Image-linked spatial items
========

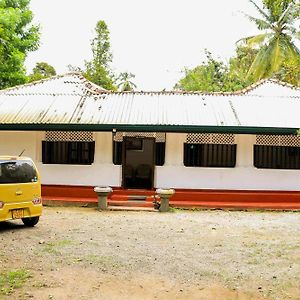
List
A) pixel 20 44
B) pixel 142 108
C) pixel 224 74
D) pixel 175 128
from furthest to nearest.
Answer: pixel 224 74 → pixel 20 44 → pixel 142 108 → pixel 175 128

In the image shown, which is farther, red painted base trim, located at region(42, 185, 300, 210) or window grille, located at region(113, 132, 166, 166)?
window grille, located at region(113, 132, 166, 166)

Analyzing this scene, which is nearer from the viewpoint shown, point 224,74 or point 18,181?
point 18,181

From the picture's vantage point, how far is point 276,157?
551 inches

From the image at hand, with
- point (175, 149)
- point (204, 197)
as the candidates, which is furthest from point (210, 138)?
point (204, 197)

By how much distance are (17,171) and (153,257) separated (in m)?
3.66

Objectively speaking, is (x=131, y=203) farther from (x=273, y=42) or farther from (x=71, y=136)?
(x=273, y=42)

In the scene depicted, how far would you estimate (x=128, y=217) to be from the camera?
Result: 1134 cm

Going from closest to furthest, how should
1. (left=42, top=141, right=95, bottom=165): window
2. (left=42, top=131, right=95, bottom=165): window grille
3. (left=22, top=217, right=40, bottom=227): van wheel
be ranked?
1. (left=22, top=217, right=40, bottom=227): van wheel
2. (left=42, top=131, right=95, bottom=165): window grille
3. (left=42, top=141, right=95, bottom=165): window

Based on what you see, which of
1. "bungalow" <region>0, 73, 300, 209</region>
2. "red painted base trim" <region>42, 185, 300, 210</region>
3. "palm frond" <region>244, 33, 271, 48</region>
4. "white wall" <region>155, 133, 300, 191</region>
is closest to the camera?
"red painted base trim" <region>42, 185, 300, 210</region>

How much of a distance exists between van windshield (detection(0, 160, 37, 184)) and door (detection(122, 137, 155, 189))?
6.36m

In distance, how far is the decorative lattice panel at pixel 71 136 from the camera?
1405 cm

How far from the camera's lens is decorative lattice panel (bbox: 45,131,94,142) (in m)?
14.0

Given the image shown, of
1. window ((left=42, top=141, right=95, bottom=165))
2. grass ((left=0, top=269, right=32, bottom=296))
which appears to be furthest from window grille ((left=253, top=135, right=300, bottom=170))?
grass ((left=0, top=269, right=32, bottom=296))

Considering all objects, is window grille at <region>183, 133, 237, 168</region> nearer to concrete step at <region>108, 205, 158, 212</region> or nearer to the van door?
concrete step at <region>108, 205, 158, 212</region>
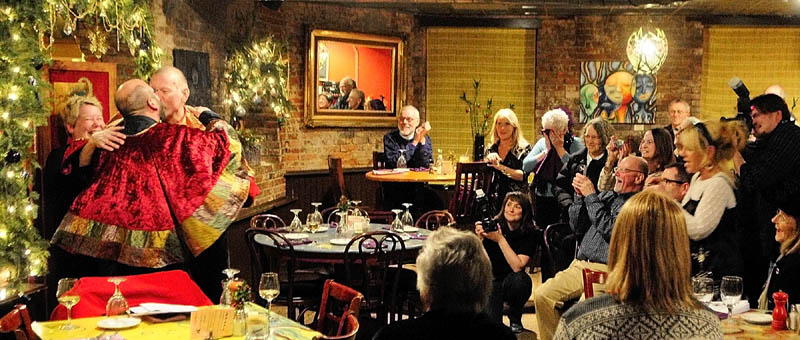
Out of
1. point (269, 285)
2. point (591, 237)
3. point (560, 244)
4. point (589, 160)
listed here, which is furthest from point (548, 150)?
point (269, 285)

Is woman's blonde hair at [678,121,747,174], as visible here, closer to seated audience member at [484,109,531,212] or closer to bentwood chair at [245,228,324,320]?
bentwood chair at [245,228,324,320]

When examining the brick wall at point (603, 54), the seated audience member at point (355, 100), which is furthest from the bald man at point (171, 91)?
the brick wall at point (603, 54)

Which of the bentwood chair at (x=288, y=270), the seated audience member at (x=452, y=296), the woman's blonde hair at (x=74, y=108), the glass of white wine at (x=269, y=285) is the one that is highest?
the woman's blonde hair at (x=74, y=108)

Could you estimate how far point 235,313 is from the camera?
130 inches

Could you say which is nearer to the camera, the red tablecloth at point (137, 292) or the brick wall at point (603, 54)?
the red tablecloth at point (137, 292)

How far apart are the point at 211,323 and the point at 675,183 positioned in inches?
109

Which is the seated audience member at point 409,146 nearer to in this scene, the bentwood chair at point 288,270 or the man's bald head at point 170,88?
the bentwood chair at point 288,270

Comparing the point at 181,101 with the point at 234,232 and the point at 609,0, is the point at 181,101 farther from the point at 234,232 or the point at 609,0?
the point at 609,0

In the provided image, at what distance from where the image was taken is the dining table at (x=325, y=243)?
5.30 meters

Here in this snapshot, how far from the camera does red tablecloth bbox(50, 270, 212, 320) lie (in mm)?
3734

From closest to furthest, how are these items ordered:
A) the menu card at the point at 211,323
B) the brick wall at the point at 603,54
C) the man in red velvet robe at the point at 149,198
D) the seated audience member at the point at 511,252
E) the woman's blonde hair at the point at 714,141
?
the menu card at the point at 211,323, the man in red velvet robe at the point at 149,198, the woman's blonde hair at the point at 714,141, the seated audience member at the point at 511,252, the brick wall at the point at 603,54

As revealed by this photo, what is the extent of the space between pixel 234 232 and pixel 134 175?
11.8ft

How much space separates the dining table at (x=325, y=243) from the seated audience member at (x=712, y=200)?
1.68 metres

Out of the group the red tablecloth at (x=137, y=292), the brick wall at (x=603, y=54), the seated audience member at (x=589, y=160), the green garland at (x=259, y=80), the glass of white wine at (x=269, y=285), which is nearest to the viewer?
the glass of white wine at (x=269, y=285)
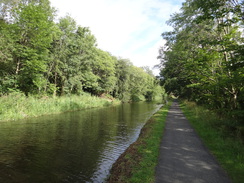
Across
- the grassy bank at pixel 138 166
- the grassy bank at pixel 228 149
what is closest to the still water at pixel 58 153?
the grassy bank at pixel 138 166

========

Exercise
Copy every item above word for word, leaving out the pictures.

Output of the task
List
A) pixel 20 44
B) pixel 142 108
C) pixel 224 74
D) pixel 175 128
from furthest to nearest.
Answer: pixel 224 74 → pixel 20 44 → pixel 142 108 → pixel 175 128

In the image shown, which is farther, red painted base trim, located at region(42, 185, 300, 210) or window grille, located at region(113, 132, 166, 166)?
window grille, located at region(113, 132, 166, 166)

Analyzing this scene, which is nearer from the viewpoint shown, point 224,74 or point 18,181?
point 18,181

From the picture's vantage point, how far is point 276,157?
551 inches

From the image at hand, with
- point (175, 149)
- point (204, 197)
as the candidates, which is furthest from point (210, 138)?
point (204, 197)

By how much distance are (17,171) and (153,257) separated (in m)?
3.66

Objectively speaking, is (x=131, y=203) farther from (x=273, y=42) or farther from (x=71, y=136)?
(x=273, y=42)

In the scene depicted, how far would you estimate (x=128, y=217) to be from the camera?
Result: 1134 cm

Going from closest to furthest, how should
1. (left=42, top=141, right=95, bottom=165): window
2. (left=42, top=131, right=95, bottom=165): window grille
3. (left=22, top=217, right=40, bottom=227): van wheel
be ranked?
1. (left=22, top=217, right=40, bottom=227): van wheel
2. (left=42, top=131, right=95, bottom=165): window grille
3. (left=42, top=141, right=95, bottom=165): window

Based on what you see, which of
1. "bungalow" <region>0, 73, 300, 209</region>
2. "red painted base trim" <region>42, 185, 300, 210</region>
3. "palm frond" <region>244, 33, 271, 48</region>
4. "white wall" <region>155, 133, 300, 191</region>
is closest to the camera?
"red painted base trim" <region>42, 185, 300, 210</region>

How much of a distance exists between van windshield (detection(0, 160, 37, 184)) and door (detection(122, 137, 155, 189))?
6.36m

In distance, how far is the decorative lattice panel at pixel 71 136 from the camera?
1405 cm

How far from the camera's lens is decorative lattice panel (bbox: 45,131,94,142) (in m)?
14.0

Given the image shown, of
1. window ((left=42, top=141, right=95, bottom=165))
2. grass ((left=0, top=269, right=32, bottom=296))
which appears to be furthest from window grille ((left=253, top=135, right=300, bottom=170))?
grass ((left=0, top=269, right=32, bottom=296))

Considering all objects, is window grille at <region>183, 133, 237, 168</region> nearer to concrete step at <region>108, 205, 158, 212</region> or nearer to the van door?
concrete step at <region>108, 205, 158, 212</region>
Out of
1. point (269, 285)
2. point (591, 237)
3. point (560, 244)
4. point (589, 160)
listed here, which is furthest from point (548, 150)?
point (269, 285)

Is woman's blonde hair at [678,121,747,174], as visible here, closer to seated audience member at [484,109,531,212] or closer to bentwood chair at [245,228,324,320]?
bentwood chair at [245,228,324,320]

When examining the brick wall at point (603, 54), the seated audience member at point (355, 100), which is furthest from the bald man at point (171, 91)?
the brick wall at point (603, 54)

Which of the bentwood chair at (x=288, y=270), the seated audience member at (x=452, y=296), the woman's blonde hair at (x=74, y=108), the glass of white wine at (x=269, y=285) is the one that is highest?
the woman's blonde hair at (x=74, y=108)

Could you estimate how far point 235,313 is from the camera?
130 inches

Could you say which is nearer to the camera, the red tablecloth at point (137, 292) or the brick wall at point (603, 54)?
the red tablecloth at point (137, 292)

How far apart are the point at 211,323 and the point at 675,183 positioned in inches?
109

Which is the seated audience member at point 409,146 nearer to in this scene, the bentwood chair at point 288,270 or the man's bald head at point 170,88?
the bentwood chair at point 288,270

Comparing the point at 181,101 with the point at 234,232 and the point at 609,0, is the point at 181,101 farther from the point at 234,232 or the point at 609,0?
the point at 609,0

In the provided image, at what distance from where the image was taken is the dining table at (x=325, y=243)?
5.30 meters

Here in this snapshot, how far from the camera does red tablecloth bbox(50, 270, 212, 320) lie (in mm)?
3734

From closest to furthest, how are these items ordered:
A) the menu card at the point at 211,323
B) the brick wall at the point at 603,54
C) the man in red velvet robe at the point at 149,198
D) the seated audience member at the point at 511,252
E) the woman's blonde hair at the point at 714,141
?
the menu card at the point at 211,323, the man in red velvet robe at the point at 149,198, the woman's blonde hair at the point at 714,141, the seated audience member at the point at 511,252, the brick wall at the point at 603,54

As revealed by this photo, what is the extent of the space between pixel 234 232 and pixel 134 175?
11.8ft

How much space separates the dining table at (x=325, y=243) from the seated audience member at (x=712, y=200)?
1.68 metres

Out of the group the red tablecloth at (x=137, y=292), the brick wall at (x=603, y=54), the seated audience member at (x=589, y=160), the green garland at (x=259, y=80), the glass of white wine at (x=269, y=285), which is nearest to the viewer?
the glass of white wine at (x=269, y=285)
Across
- the grassy bank at pixel 138 166
- the grassy bank at pixel 228 149
what is closest to the still water at pixel 58 153?
the grassy bank at pixel 138 166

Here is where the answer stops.